I am a cultural anthropologist from Ciudad Juárez, Mexico. I am an UDLAP alum, and I obtained my PhD from the University of Oregon in 2016. I am currently an Assistant Professor of Anthropology at the Department of Anthropology at the University of Nevada, Las Vegas (UNLV). In the Spring 2022 semester, I will be a Visiting Research Fellow at the Animal Law and Policy Program at Harvard Law School where I will be working on my project “Dead Letter”: Animal Law, Activism, and Mexican Politics,” which is part of my new research on the animal rights movement in urban Mexico.

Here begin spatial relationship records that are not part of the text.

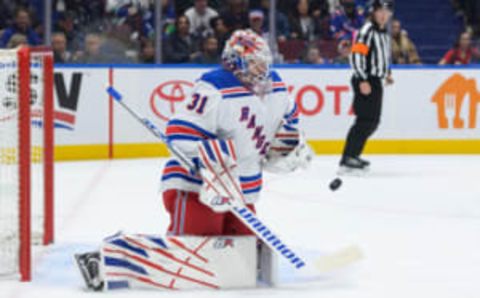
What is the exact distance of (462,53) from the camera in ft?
37.0

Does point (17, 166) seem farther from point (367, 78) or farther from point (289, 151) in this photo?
point (367, 78)

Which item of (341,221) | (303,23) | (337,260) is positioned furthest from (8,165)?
(303,23)

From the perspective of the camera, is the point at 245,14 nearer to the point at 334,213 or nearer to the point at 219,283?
the point at 334,213

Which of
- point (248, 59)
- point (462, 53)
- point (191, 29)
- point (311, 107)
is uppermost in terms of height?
point (248, 59)

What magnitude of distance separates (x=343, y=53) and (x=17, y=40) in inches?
118

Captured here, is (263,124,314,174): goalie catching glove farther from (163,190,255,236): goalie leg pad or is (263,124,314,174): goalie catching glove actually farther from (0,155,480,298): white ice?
(0,155,480,298): white ice

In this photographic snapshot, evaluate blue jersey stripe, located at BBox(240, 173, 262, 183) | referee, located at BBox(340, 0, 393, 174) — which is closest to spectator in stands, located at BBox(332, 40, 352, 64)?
referee, located at BBox(340, 0, 393, 174)

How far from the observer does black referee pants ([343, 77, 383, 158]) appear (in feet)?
29.9

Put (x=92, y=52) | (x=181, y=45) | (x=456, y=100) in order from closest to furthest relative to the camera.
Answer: (x=92, y=52) < (x=181, y=45) < (x=456, y=100)

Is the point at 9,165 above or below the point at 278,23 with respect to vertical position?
below

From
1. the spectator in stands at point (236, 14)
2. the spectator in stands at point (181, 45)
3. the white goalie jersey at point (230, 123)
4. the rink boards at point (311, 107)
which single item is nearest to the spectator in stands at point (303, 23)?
the spectator in stands at point (236, 14)

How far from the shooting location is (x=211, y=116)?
4.41m

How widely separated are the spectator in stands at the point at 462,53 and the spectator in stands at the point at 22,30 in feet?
13.1

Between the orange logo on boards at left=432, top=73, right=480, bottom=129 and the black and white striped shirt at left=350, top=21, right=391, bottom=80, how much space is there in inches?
69.5
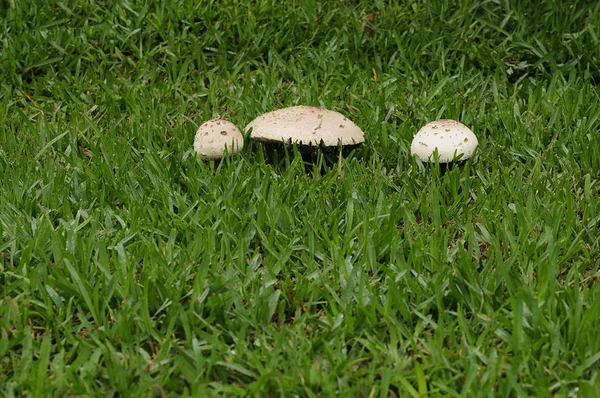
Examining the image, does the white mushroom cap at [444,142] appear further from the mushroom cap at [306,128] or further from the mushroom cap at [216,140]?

My research interests can be divided into two overlapping sub-fields. The first sub-field includes the anthropology of migration, particularly the analysis of internal and transnational migrations, gender (masculinity and femininity), indigeneity, kinship, and care. The second sub-field includes multi-species ethnography, legal anthropology and the anthropology of social movements, particularly through the study of activism and animal rights in the Mexico-U.S. borderlands.

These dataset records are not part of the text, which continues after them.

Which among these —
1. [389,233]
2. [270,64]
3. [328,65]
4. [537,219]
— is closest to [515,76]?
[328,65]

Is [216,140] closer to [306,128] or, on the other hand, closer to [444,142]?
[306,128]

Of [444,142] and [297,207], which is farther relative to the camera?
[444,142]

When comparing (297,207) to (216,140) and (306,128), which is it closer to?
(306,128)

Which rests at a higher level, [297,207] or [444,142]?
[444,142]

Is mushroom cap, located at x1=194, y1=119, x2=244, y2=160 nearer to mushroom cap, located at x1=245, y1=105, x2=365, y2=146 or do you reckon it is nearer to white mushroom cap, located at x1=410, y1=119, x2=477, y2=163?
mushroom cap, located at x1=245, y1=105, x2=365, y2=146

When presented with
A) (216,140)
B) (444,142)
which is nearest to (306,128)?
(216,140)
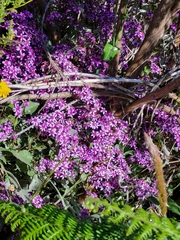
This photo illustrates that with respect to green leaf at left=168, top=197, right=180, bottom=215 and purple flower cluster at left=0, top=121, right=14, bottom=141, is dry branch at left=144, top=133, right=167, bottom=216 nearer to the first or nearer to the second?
green leaf at left=168, top=197, right=180, bottom=215

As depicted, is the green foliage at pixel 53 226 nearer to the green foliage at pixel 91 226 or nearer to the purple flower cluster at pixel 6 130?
the green foliage at pixel 91 226

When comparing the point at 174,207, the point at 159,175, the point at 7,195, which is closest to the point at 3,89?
the point at 7,195

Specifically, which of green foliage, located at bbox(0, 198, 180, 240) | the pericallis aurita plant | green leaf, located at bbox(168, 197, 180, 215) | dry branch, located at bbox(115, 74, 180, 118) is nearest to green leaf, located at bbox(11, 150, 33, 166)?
the pericallis aurita plant

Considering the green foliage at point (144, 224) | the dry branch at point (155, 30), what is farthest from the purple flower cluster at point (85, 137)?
the green foliage at point (144, 224)

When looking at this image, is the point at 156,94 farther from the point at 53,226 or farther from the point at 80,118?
the point at 53,226

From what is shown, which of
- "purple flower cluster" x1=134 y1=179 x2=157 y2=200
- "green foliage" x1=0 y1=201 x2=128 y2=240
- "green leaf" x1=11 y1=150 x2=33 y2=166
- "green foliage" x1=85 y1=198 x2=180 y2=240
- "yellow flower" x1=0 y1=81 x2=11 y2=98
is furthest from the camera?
"purple flower cluster" x1=134 y1=179 x2=157 y2=200
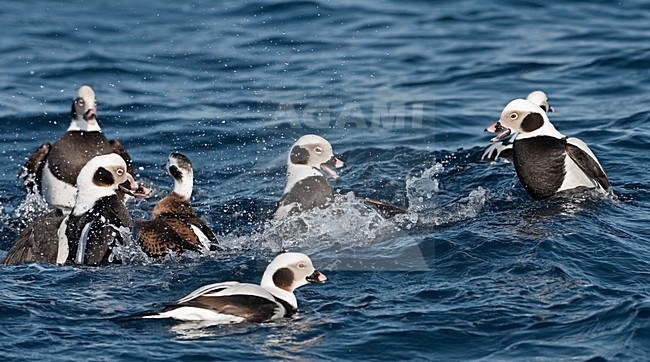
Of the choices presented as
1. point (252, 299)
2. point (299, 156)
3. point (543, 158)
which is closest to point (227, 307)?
point (252, 299)

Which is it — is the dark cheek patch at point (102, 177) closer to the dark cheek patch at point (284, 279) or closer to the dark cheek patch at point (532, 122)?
the dark cheek patch at point (284, 279)

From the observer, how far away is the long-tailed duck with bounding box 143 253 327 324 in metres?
5.96

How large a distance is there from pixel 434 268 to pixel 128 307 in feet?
6.34

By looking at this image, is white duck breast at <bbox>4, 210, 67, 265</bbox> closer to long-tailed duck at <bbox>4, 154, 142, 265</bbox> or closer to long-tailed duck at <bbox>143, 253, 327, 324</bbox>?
long-tailed duck at <bbox>4, 154, 142, 265</bbox>

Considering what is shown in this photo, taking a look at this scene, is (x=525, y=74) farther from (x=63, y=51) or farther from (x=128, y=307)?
(x=128, y=307)

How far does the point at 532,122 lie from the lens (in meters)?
8.79

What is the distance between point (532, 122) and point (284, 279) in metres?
3.22

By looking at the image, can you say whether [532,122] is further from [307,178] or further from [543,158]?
[307,178]

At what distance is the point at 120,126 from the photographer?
12.1 m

My manuscript, tentatively titled “Oaxaca in Motion: An Ethnography of Internal, Transnational, and Return Migration” is under contract with the University of Texas Press. “Oaxaca in Motion” is based on my dissertation that focuses on how masculinity and femininity shape, and are shaped by, internal and transnational migrations.
I am also working on a new project that examines the emergent animal rights movement in urban Mexico in the midst of continuous violence and ongoing challenges to the Mexican legal system–I am currently conducting research in Ciudad Juárez, México. This research has been generously funded by UCLA Law and the Culture and Animals Foundation.